The single-stream baseline achieved moderate performance but exhibited weaker image-level detection. Late fusion alone improved both segmentation and detection metrics, though the low optimal threshold (0.68) indicates reduced model confidence near decision boundaries. The optimal configuration—early fusion at stages 3 and 4 combined with late fusion—achieved the highest segmentation performance (F1 = 0.9110, IoU = 0.8839) while maintaining robust image-level detection (AUROC = 0.9636, best F1 = 0.9536). Expanding fusion to all encoder stages degraded pixel-level precision despite competitive image-level metrics (AUROC up to 0.9790), suggesting that excessive fusion introduces redundancy and impairs spatial accuracy.

4.6.3 Effect of Decoder Components

We conducted ablation experiments to assess the contribution of three decoder modules: TransUp, UpFlex, and GateFuse.

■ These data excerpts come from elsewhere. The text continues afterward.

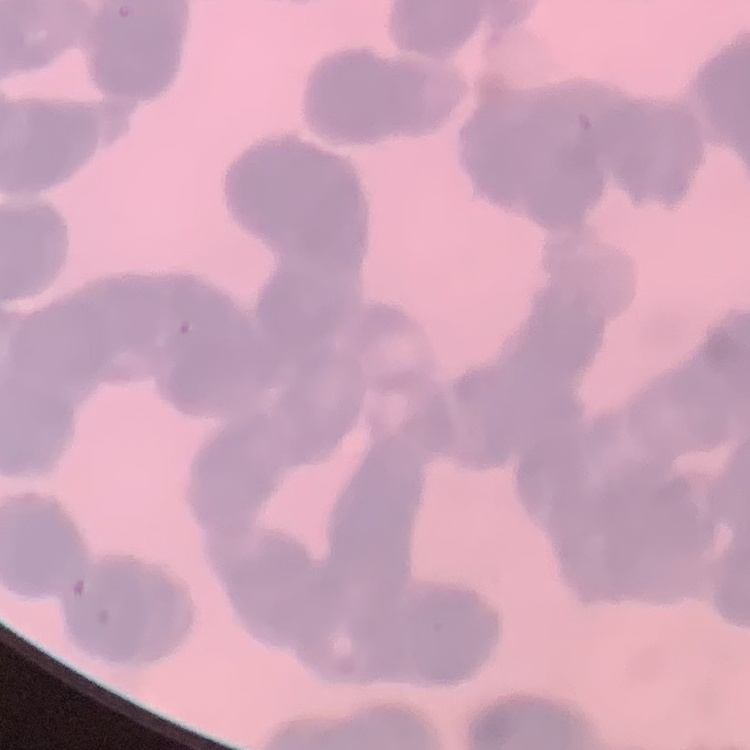
Rouleaux formation.

image_type: square crop of a larger photomicrograph
preparation: thin peripheral smear
stain: Field's or Giemsa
Assess the morphology of the erythrocytes.
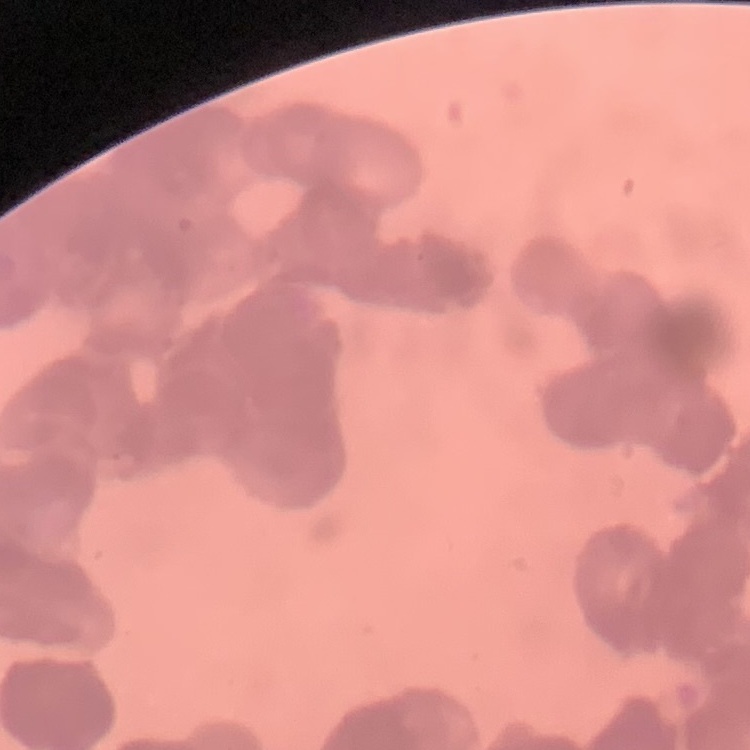
Rouleaux formation.

preparation: thin blood smear
stain: Field's or Giemsa
image_type: one tile cut from a larger photomicrograph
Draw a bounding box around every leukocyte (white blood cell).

Table 5 shows that UpFlex provides the largest individual improvement (F1 = 0.90 vs. baseline 0.78), demonstrating its effectiveness for spatial refinement. TransUp with GateFuse achieves F1 = 0.85, while combining TransUp and UpFlex yields F1 = 0.88. The full configuration with all three modules achieves optimal performance (F1 = 0.91), confirming their complementary contributions to segmentation accuracy.

images

4.6.4 Effect of Deep Supervision

Deep supervision [26] is a widely adopted technique in segmentation networks, proven to enhance performance by injecting auxiliary losses at intermediate decoder stages to improve gradient flow and regularization. In our study, all experiments incorporated deep supervision (Section 3.5) and regularization (Section 3.4) wherever gated fusion was applied.

Empirically, this design consistently resulted in a performance boost of 1%–2% across metrics compared to training without deep supervision. The improvement was most notable in challenging cases with small or fragmented landslide regions, where auxiliary supervision guided the decoder to produce sharper and more consistent segmentation masks. These findings align with prior evidence that deep supervision strengthens training stability and improves generalization in encoder–decoder networks.

5 Discussion

The experimental evaluation highlights key aspects of the proposed framework corresponding to design choices in Sections 3 and 4.

The backbone analysis (Section 4.6.1) confirms that lightweight architectures like EfficientNet-B4 achieve superior segmentation performance with fewer parameters than heavier alternatives (ResNet101, ViT), enabling efficient real-time landslide monitoring without sacrificing accuracy.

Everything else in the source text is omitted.